The results of ImageJ analysis (Figure 7) show that for sparse coverage, PVA-B was the most effective treatment, followed by Fungi-Tape™ and Filmoplast^®^ P, which removed similar amounts of the fungal colonisation. Micro-aspiration was slightly less effective than the adhesive tapes. In general, all treatments worked well in removing the fungi, although P. chrysogenum proved more difficult to remove than A. westerdijkiae. This may be due to the greenish colour of the former, which more visible on the cotton than the latter, which is a yellowish colour, similar to the background. All treatments were less effective in removing dense coverage of fungus than sparse coverage. PVA-B was more effective than the other treatments for removing the dense coverage of A. westerdijkiae. Both adhesive tapes yielded similar results, poorer than that of PVA-B. Nonetheless, Filmoplast^®^ P was capable of removing more of the fungal colonisation than Fungi-Tape™, which yielded more variable results. The variability may be due to the high adhesive strength of Fungi-Tape™, which prevents good control of the treatment application relative to Filmoplast^®^ P, and thus more variable results. By contrast, for the dense P. chrysogenum coverage, adhesive tapes were the most effective, with Filmoplast^®^ P again producing better results than Fungi-Tape™. Micro-aspiration and PVA-B yielded similar removal results, although micro-aspiration removed slightly more of the fungal colonisation. The high variation in the effects of micro-aspiration in the case of the two fungi may also be due to the lack of good control in applying the treatment. All treatments eliminated around 50% of the fungal colonisation.
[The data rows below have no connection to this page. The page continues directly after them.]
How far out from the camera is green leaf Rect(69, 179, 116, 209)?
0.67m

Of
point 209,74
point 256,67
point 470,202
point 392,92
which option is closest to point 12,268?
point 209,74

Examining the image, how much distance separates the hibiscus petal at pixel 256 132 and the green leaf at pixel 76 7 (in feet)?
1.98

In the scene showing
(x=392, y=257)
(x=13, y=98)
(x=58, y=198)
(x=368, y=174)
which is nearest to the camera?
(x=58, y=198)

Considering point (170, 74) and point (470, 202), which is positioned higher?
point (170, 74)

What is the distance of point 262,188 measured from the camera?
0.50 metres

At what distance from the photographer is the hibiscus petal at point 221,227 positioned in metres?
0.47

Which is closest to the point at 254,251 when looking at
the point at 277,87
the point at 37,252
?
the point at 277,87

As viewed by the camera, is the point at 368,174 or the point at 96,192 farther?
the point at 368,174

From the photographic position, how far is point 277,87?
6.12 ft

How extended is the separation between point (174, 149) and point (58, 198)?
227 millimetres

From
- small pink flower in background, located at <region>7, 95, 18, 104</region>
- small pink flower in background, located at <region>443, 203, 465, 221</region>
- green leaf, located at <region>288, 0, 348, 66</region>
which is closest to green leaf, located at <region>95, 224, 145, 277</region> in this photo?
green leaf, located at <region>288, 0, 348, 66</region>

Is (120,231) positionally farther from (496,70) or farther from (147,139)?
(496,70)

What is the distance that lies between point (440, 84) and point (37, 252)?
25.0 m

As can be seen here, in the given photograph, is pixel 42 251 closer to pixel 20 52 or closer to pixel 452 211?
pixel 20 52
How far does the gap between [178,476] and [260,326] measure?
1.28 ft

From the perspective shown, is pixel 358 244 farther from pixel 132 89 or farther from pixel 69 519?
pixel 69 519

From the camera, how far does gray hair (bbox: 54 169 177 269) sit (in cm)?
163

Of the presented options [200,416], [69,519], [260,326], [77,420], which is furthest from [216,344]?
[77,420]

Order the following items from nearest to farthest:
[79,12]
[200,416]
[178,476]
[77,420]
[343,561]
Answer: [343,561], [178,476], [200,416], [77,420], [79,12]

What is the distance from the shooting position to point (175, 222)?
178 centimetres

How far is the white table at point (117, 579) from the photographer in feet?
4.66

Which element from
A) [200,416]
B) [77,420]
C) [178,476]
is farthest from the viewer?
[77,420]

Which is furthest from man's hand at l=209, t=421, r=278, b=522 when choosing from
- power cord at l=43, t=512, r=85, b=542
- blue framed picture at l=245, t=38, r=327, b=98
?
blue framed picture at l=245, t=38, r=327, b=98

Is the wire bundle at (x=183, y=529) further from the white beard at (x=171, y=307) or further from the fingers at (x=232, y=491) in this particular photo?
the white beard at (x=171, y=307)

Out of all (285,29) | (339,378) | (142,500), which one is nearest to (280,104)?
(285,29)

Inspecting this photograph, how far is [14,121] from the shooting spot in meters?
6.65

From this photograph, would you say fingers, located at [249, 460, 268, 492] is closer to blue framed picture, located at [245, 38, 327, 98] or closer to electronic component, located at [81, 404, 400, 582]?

ATR-FTIR spectra of the canvas mock-ups after applying Fungi-Tape™ and Filmoplast^®^ P are shown in Figure 2, even after applying PVA-B gel, PVA-B gel+ CEO (1.5%) and PVA-B gel + Cyrene ^TM^ (16%) are shown in Figure 4. Peaks corresponding to the remains of adhesive or gel were not observed in any case. Only peaks for cotton fibres and typical bands of cellulose, lignin and hemicellulose were observed, such as the strong peak observed at 3305.36 cm^−1^ (PVA-B gel), 3311.15 cm^−1^ (PVA-B gel+ CEO 1.5%) and 3284.15 cm^−1^ (PVA-B gel + Cyrene ^TM^ 16%), as well as 3274.18 cm^−1^ (Filmoplast^®^ P) and 3268.38 cm^−1^ (Fungi-Tape™), which is characteristic of the hydroxyl (OH) groups of cellulose, lignin and water. The peaks at 2888.82 cm^−1^ (PVA-B gel), 2902.32 cm^−1^ (PVA-B gel+ CEO 1.5%), 2865.68 cm^−1^ (PVA-B gel+ Cyrene ^TM^ 16%), 2899.87 cm^−1^ (Filmoplast^®^ P) and 2895.70 cm^−1^ (Fungi-Tape™) are characteristic of the stretching vibration of C-H present in cellulose and hemicellulose. The band at 1633.40 cm^−1^, 1627.61 cm^−1^, 1643.04 cm^−1^, 1641.63 cm^−1^ and 1652.65 cm^−1^, respectively, according to the above order, may be related to the presence of water in the fibres. Intense peaks at 1022.08 cm^−1^, 1018.22 cm^−1^, 1022.08 cm^−1^, 1029.72 cm^−1^ and 1052.23 cm^−1^ are related to the CO and OH stretching vibrations of the polysaccharide in cellulose. The peaks at 885.16 cm^−1^, 885.16 cm^−1^, 890.94 cm^−1^, 885.16 cm^−1^ and 894.48 cm^−1^ are related to the presence of β-glycosidic linkages between monosaccharides.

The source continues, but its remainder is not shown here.